There was no official confirmation from India on such a bilateral engagement though the joint secretary in the external affairs ministry, J.P. Singh, is in Russia to participate in the Moscow format meeting.
The meeting advocated taking into account the new reality in Afghanistan irrespective of recognition of the new government in Kabul by the international community.
“The delegation of the Islamic Emirate met with the Special Representative of India for Iran, Pakistan and Afghanistan,” the official spokesperson for the Afghanistan government, Zabihullah Mujahid, tweeted late on Wednesday night.
According to Mujahid, a high-level delegation led by Afghanistan’s deputy Prime Minister, Maulvi Abdul Salam Hanafi, met Singh and the rest of the Indian delegation on the sidelines of the Moscow format meeting.
Mujahid said both sides considered it necessary to take into account each other’s concerns and improve diplomatic and economic relations. The Indian side, he added, expressed readiness to provide extensive humanitarian assistance to the Afghans.
The joint statement issued at the end of the meeting of the Moscow format said: “Further practical engagement with Afghanistan needed to take into account the new reality, that is the Taliban coming to power in the country, irrespective of the official recognition of the new Afghan government by the international community.”
Besides reaffirming the need for the new government to be inclusive and representative of all the “ethno-political forces in the country”, the statement said all sides had proposed to launch a collective initiative to convene a broad-based international donor conference under the auspices of the United Nations as soon as possible.
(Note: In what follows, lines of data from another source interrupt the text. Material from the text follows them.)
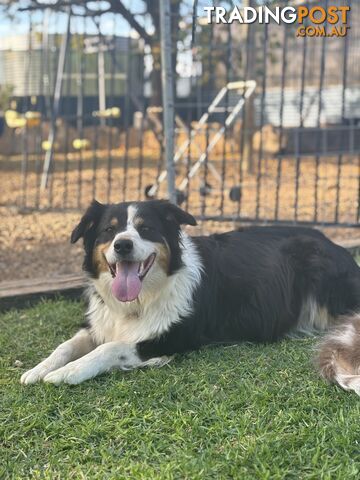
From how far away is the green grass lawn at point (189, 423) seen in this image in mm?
2283

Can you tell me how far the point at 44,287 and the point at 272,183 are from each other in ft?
→ 22.3

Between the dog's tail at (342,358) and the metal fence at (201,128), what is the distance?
302cm

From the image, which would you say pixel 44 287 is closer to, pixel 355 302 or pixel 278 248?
pixel 278 248

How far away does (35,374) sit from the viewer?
318 centimetres

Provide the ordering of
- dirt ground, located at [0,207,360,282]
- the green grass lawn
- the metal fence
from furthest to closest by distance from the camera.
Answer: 1. the metal fence
2. dirt ground, located at [0,207,360,282]
3. the green grass lawn

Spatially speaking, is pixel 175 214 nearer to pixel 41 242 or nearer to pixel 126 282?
pixel 126 282

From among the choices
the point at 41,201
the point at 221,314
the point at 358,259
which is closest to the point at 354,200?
the point at 358,259

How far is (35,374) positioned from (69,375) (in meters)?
0.22

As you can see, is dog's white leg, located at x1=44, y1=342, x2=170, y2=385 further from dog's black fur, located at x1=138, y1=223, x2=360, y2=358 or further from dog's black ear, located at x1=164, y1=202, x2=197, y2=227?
dog's black ear, located at x1=164, y1=202, x2=197, y2=227

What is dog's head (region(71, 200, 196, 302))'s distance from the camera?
3.40m

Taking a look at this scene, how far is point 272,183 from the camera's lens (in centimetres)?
1097

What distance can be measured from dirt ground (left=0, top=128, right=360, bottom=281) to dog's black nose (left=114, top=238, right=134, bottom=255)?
2.42 meters

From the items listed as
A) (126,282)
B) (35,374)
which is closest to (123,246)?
(126,282)

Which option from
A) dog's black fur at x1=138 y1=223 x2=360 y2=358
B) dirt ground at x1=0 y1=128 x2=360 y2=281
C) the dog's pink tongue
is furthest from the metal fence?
the dog's pink tongue
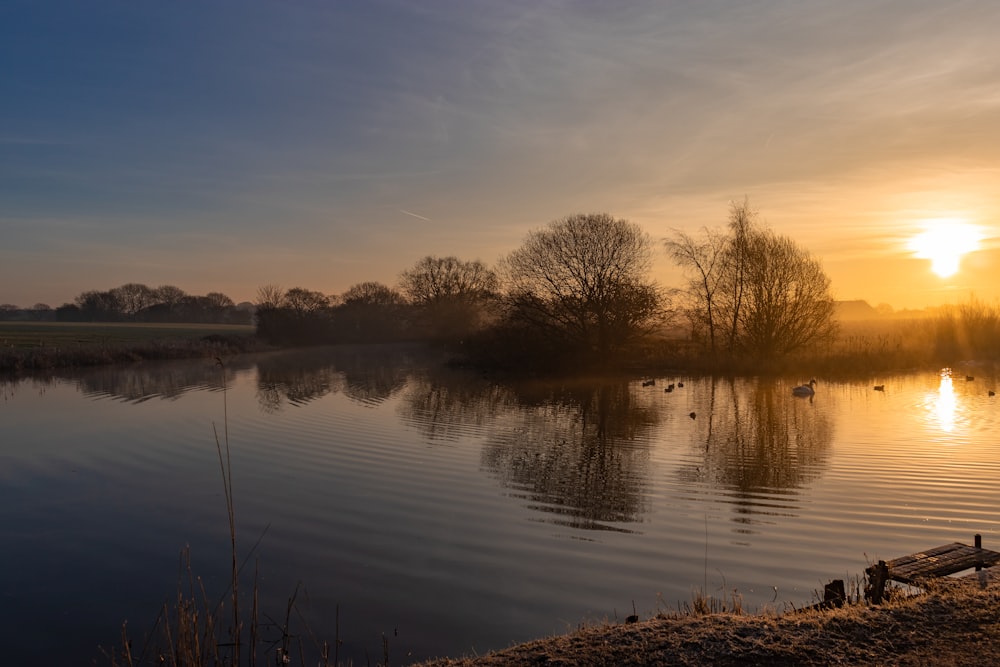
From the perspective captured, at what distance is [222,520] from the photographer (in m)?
9.48

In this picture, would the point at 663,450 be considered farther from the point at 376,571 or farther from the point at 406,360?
the point at 406,360

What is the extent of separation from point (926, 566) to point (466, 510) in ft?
18.5

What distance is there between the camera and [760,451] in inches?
552

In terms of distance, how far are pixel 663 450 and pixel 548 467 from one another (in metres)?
2.91

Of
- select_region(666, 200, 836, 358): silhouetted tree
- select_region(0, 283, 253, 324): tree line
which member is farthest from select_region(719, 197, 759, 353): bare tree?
select_region(0, 283, 253, 324): tree line

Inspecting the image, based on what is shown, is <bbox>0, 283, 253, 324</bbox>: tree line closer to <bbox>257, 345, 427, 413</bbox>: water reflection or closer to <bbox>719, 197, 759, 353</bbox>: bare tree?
<bbox>257, 345, 427, 413</bbox>: water reflection

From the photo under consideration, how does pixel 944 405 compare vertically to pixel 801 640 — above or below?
above

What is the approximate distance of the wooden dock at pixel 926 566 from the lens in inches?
217

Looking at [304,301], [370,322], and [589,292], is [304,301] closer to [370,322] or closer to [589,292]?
[370,322]

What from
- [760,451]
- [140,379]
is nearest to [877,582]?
[760,451]

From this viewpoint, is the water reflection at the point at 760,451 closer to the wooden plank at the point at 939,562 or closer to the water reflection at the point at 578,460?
the water reflection at the point at 578,460

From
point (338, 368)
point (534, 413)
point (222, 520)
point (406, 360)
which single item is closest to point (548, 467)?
point (222, 520)

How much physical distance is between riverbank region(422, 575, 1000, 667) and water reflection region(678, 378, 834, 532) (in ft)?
12.6

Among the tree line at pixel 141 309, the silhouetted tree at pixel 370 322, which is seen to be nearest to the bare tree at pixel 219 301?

This would be done with the understanding that the core burden of the post-conflict economic and financial reconstruction and development of Afghanistan must be shouldered by troop-based actors that were in the country for the past 20 years.
The Moscow format saw India sit at the same table as the Taliban government for the first time. Besides India, hosts Russia and Afghanistan, seven other countries including Pakistan and China attended the meeting.
Before this, there had been only one other officially acknowledged contact with the Taliban — in Doha on August 31 when India announced that senior Taliban leader Sher Mohammad Abbas Stanekzai had met the Indian ambassador to Qatar, Deepak Mittal, at the embassy.
The Taliban have till now not talked about this meeting, which took place a fortnight after the group overran Kabul but before it formally formed the government.